#### WORK INSTRUCTIONS:
Write the material out again exactly.

[Records from a dataset]
START

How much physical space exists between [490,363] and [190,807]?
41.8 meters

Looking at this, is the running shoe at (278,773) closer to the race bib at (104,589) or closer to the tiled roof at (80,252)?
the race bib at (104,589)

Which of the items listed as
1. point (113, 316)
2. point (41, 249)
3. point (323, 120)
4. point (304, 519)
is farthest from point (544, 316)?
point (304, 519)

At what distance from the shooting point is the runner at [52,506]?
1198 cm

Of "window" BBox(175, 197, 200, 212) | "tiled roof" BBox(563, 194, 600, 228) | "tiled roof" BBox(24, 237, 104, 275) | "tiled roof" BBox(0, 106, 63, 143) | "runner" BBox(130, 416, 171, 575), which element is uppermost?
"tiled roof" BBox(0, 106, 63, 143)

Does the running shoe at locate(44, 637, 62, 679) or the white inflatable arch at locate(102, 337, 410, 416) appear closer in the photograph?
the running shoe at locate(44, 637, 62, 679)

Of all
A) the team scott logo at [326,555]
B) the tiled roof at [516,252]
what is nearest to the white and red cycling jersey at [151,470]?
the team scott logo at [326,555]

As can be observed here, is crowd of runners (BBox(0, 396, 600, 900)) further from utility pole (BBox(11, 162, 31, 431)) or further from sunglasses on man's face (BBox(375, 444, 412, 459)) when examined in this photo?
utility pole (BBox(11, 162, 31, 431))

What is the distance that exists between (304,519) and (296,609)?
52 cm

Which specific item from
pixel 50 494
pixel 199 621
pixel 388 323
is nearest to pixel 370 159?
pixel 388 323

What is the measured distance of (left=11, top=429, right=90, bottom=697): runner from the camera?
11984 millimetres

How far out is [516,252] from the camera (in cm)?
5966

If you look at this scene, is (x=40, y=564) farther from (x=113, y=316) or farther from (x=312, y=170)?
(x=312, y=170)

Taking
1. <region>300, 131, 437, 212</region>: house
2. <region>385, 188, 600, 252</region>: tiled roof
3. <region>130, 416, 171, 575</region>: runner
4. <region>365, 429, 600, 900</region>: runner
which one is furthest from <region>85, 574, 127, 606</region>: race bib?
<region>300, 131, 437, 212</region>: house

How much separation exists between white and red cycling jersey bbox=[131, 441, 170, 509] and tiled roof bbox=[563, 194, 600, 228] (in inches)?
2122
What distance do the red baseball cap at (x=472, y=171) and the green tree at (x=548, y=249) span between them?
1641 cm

END

#### FINAL ANSWER:
How much physical space exists between [490,363] and [190,807]?
41.8 meters

Looking at this, is the running shoe at (278,773) closer to the race bib at (104,589) or closer to the tiled roof at (80,252)?
the race bib at (104,589)

Which of the items listed as
1. point (113, 316)
2. point (41, 249)
3. point (323, 120)
4. point (304, 519)
is farthest from point (544, 316)?
point (304, 519)

At what distance from the shooting point is the runner at [52,506]?
1198 cm

Of "window" BBox(175, 197, 200, 212) | "tiled roof" BBox(563, 194, 600, 228) | "tiled roof" BBox(24, 237, 104, 275) | "tiled roof" BBox(0, 106, 63, 143) | "runner" BBox(130, 416, 171, 575), which element is uppermost?
"tiled roof" BBox(0, 106, 63, 143)

Does the running shoe at locate(44, 637, 62, 679) or the white inflatable arch at locate(102, 337, 410, 416) appear closer in the photograph?
the running shoe at locate(44, 637, 62, 679)

Of all
A) the team scott logo at [326,555]
B) the tiled roof at [516,252]
what is nearest to the white and red cycling jersey at [151,470]?
the team scott logo at [326,555]

As can be observed here, is crowd of runners (BBox(0, 396, 600, 900)) further from utility pole (BBox(11, 162, 31, 431)) or further from sunglasses on man's face (BBox(375, 444, 412, 459)) when examined in this photo?
utility pole (BBox(11, 162, 31, 431))

What is the distance that exists between (304,519) and (296,609)?
52 cm

Which specific item from
pixel 50 494
pixel 199 621
pixel 388 323
is nearest to pixel 370 159?
pixel 388 323

What is the measured distance of (left=11, top=429, right=90, bottom=697): runner from the camera?
11984 millimetres

How far out is [516,252] from the camera (in cm)?
5966

If you look at this scene, is (x=40, y=564) farther from (x=113, y=316) or farther from (x=312, y=170)?
(x=312, y=170)

Taking
1. <region>300, 131, 437, 212</region>: house
2. <region>385, 188, 600, 252</region>: tiled roof
3. <region>130, 416, 171, 575</region>: runner
4. <region>365, 429, 600, 900</region>: runner
which one is furthest from <region>85, 574, 127, 606</region>: race bib?
<region>300, 131, 437, 212</region>: house

How much separation exists between white and red cycling jersey bbox=[131, 441, 170, 509] and tiled roof bbox=[563, 194, 600, 228] (in inches)?
2122
What distance do the red baseball cap at (x=472, y=171) and the green tree at (x=548, y=249) span between them?
1641 cm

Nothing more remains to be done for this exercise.